Nevertheless, somewhat higher forces from nanorobotic histonatation (Section 9.4.4) and cytopenetration (Section 9.4.5) might be tolerated without reaction by the ECM because such higher forces are frequently applied by individual motile cells traversing human tissues. For example, the adhesion strength for the protozoan Amoeba proteus has been measured as ~100-1000 nN [3996], giving a transient adhesion force of 100-1000 pN/micron2 over a focal contact area of ~1000 micron2 [3997]. The tension force exerted by a single fibroblast during locomotion has been measured as ~165 nN [3998], or ~1000 pN/micron2 (1000 N/m2). Cell-cell adhesion of T cells and target cells is ~1500 pN/micron2 [3999], and live cells may apply ~5500 pN/micron2 constant stress at focal adhesions to ECM [3977]. The foregoing would suggest conservative thresholds for biological response from human tissue cells subjected to nanorobotic mechanical operations of perhaps ~10 pN absolute force, ~1-100 pN/micron2 shear stress, or ~0.1% linear strain on cellular membrane. If these response thresholds unavoidably must be exceeded, many inhibitors of cellular mechanosensitivity are known [3787-3794] but these must be delivered at µM-mM concentrations to the immediate vicinity of the cell in order to be effective.
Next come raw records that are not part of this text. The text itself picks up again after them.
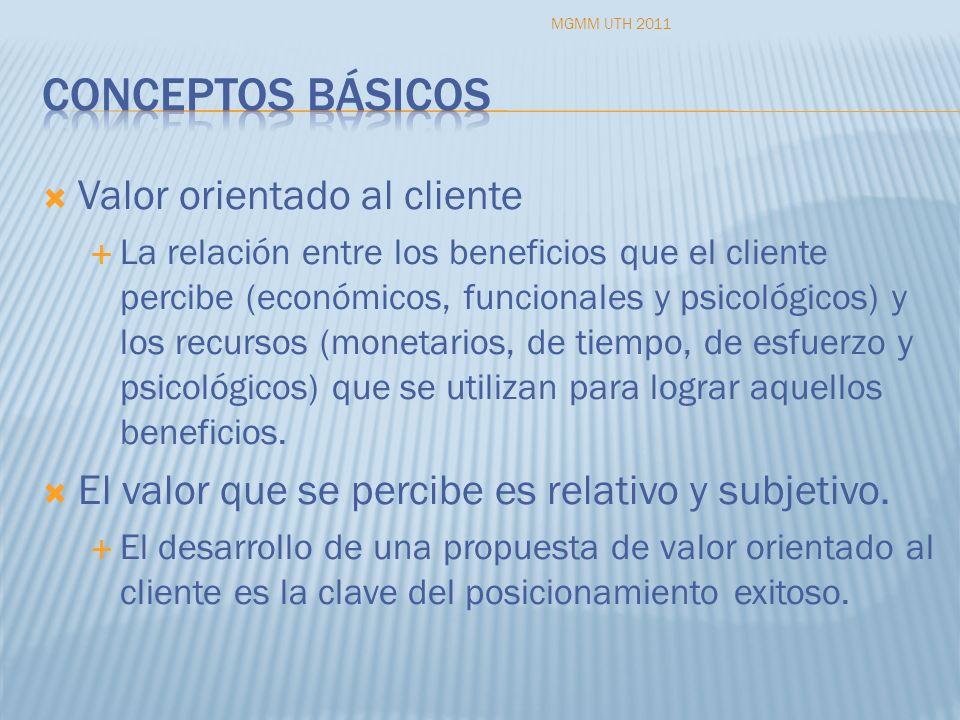 Conceptos básicos Valor orientado al cliente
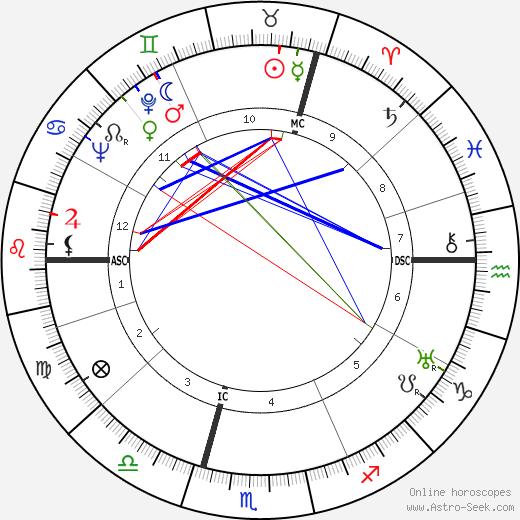 Léon Smet tema natale, oroscopo, Léon Smet oroscopi gratuiti, astrologia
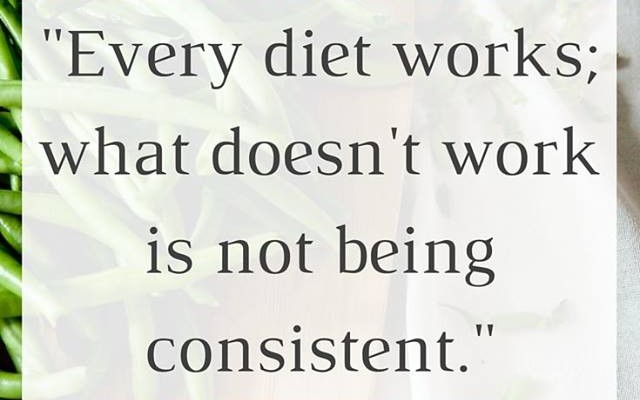 Image result for diets work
Recent experiments with Lymnaea neurons [4000] found both the expected result that the probability of mechanosensitive channels being open is proportional to membrane tension, and also the unexpected result that many channels appear insensitive to mechanical stimuli in situ. Failure to elicit mechanocurrents from in situ cells having abundant channels suggests that channels may normally be protected from mechanical stimuli in situ, and that only traumatized cell membrane (i.e., traumatized cortical cytoskeleton) may be unable to prevent transmission of mechanical stimuli to plasma membrane channels, a theory the authors call “mechanoprotection” or “capricious mechanosensitivity”. (It is already known that cultured chondrocytes must be externally loaded at >0.5 MPa to prevent disassembly of the vimentin components of their cytoskeleton [4001].) If these results are confirmed for human tissue cells, then in situ tissue cells would be suppressed from reacting to nanorobots whose passage produces only nondestructive mechanical strains at their surfaces. Additional research is clearly required.

Similarly, Zhang and Hamill [5662] found that mechanical stimulation of Xenopus oocytes by inflation, aspiration, or local indentation (even to the point of membrane damage) fails to activate mechanosensitive ion channels, which they attribute to changes in membrane geometry (e.g., buffer membrane drawn from surface microvilli ~1.4 µm in length, 0.12 µm in diameter, and numbering 6-7/µm2 on the surface [5663]). The discrepancy between patch and whole cell mechanosensitivity (i.e., “mechanoprotection”) arises because animal cells have an excess membrane area (compared to the minimum necessary to cover their volume if enclosed as a sphere) that tends to buffer changes in bilayer tension caused by mechanical stimulation. Notes Owen Hamill [personal communication, 2002]: “For the specific case of a nanorobot, a problem could arise if the robot applied a local increase in tension in the bilayer beyond its elastic limit and thereby ruptured the patch. I would presume that nanorobots would be less able to apply global changes in cell tension. Local changes could occur, for example, if the robot legs in sticking to exposed area of the bilayer (after the external matrix had been removed) stretched a patch of bilayer similar to that what occurs when suction is applied to a patch clamp pipette.”